> Problem
Keep to one stretch of the data below, the lines from the one with "Image of Tradewinds Gardener" up to and including the one with "Land for sale", and return that stretch exactly.

> Data records
▬▬▬▬▬▬
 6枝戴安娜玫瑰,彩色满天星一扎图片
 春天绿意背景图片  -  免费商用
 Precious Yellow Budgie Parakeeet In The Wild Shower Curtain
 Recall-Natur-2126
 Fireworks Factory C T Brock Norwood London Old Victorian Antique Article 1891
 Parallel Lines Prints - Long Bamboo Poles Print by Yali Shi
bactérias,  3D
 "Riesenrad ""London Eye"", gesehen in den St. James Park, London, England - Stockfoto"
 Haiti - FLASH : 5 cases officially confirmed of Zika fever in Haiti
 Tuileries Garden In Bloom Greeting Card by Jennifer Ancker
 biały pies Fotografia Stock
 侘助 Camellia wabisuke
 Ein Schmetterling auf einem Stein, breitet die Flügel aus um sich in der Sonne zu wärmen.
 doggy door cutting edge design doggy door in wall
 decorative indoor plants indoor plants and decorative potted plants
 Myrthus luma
▬▬▬▬▬▬
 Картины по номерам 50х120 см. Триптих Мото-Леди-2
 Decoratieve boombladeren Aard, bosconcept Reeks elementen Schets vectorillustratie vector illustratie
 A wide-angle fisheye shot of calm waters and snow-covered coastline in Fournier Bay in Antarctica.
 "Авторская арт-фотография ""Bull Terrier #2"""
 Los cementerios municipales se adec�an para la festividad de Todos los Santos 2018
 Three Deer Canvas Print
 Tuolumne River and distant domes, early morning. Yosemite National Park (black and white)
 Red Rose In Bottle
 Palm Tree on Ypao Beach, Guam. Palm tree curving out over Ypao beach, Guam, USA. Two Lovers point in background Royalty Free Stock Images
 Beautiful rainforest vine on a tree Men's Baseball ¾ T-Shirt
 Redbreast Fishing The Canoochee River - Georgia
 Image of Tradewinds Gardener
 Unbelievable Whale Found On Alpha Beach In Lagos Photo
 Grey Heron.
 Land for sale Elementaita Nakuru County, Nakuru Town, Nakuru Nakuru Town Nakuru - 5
▬▬▬▬▬▬
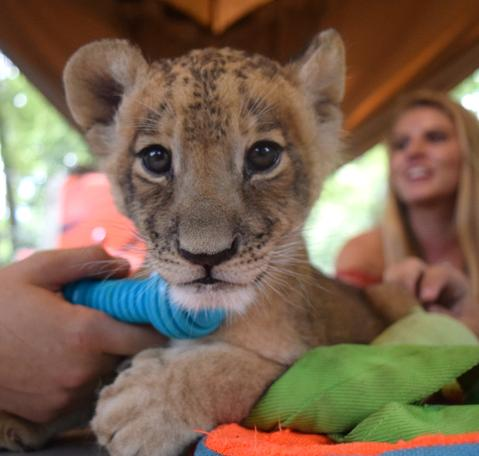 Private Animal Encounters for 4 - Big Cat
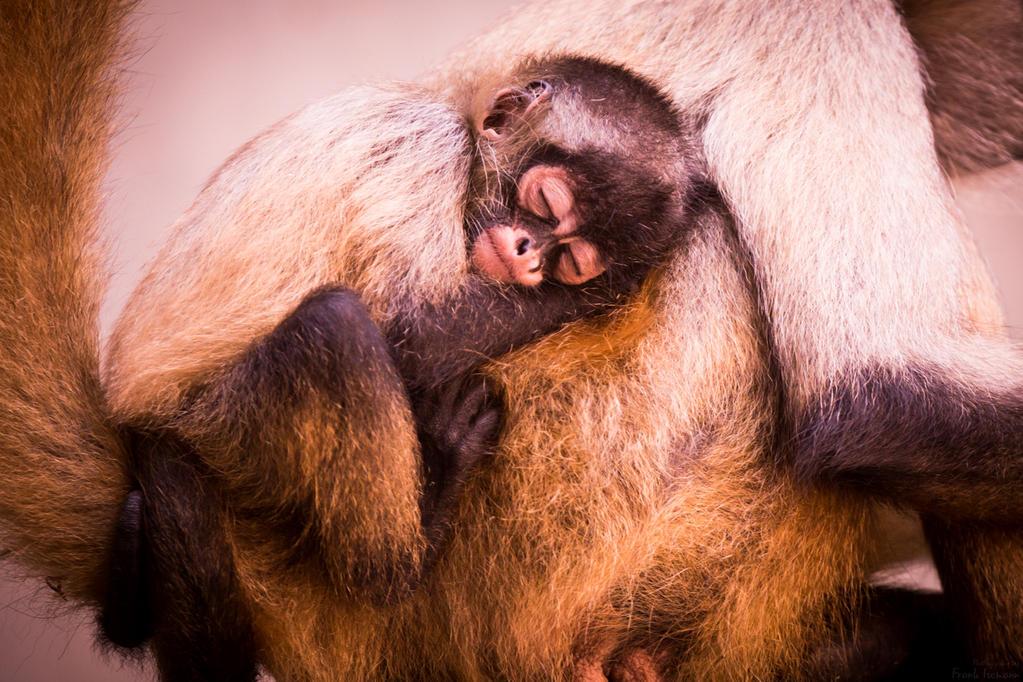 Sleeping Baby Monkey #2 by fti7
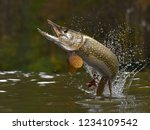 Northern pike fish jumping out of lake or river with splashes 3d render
▬▬▬▬▬▬
> Written solution
 Image of Tradewinds Gardener
 Unbelievable Whale Found On Alpha Beach In Lagos Photo
 Grey Heron.
 Land for sale Elementaita Nakuru County, Nakuru Town, Nakuru Nakuru Town Nakuru - 5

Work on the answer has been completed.